On Nov 25, 2013, at 11:21 PM, H.Merijn Brand <[email protected]> wrote:
> As I always use 2. when writing scripts, mostly because I use quite a
> few useful attributes in the 4th argument already, it is the most
> logical place: easy to maintain, easy to read and easy to extend.
Also very much specific to the DBI and DBDs, and a useful place for you as the
developer to define how the DBI should interface with the database.
> One of the huge disadvantages of putting everything in the DSN is the
> you have to rethink if and when character like :, ;, ", and ' should be
> escaped and how and that values like undef are pretty darn impossible
> (unless the driver has taken the trouble to support that).
And as far as I can tell, the DBI does not currently support any escaping at
all in the DSN. I created a database with a comma in its name, and was unable
to figure out how to get the DBI to connect to it.
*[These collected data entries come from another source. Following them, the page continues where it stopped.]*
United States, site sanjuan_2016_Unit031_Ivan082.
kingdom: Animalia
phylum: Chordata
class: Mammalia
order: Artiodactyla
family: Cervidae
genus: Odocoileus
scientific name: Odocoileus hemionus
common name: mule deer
> The first method however has a big advantage when the script (or a
> one-liner) is completely driven by environment settings.
>
> my $dbh = DBI->connect ($ENV{DBI_DSN});
>
> which happens to be the (underdocumented) default for connect and thus
> equivalent to
>
> my $dbh = DBI->connect;
I dislike this, personally. As a developer, I *always* exercise a certain
amount of control over what gets passed in the attribute hash. It would be a
rare condition where I would want to let an end-user do it. A multi-database
command-line tool like dbish would be one of those rare exceptions.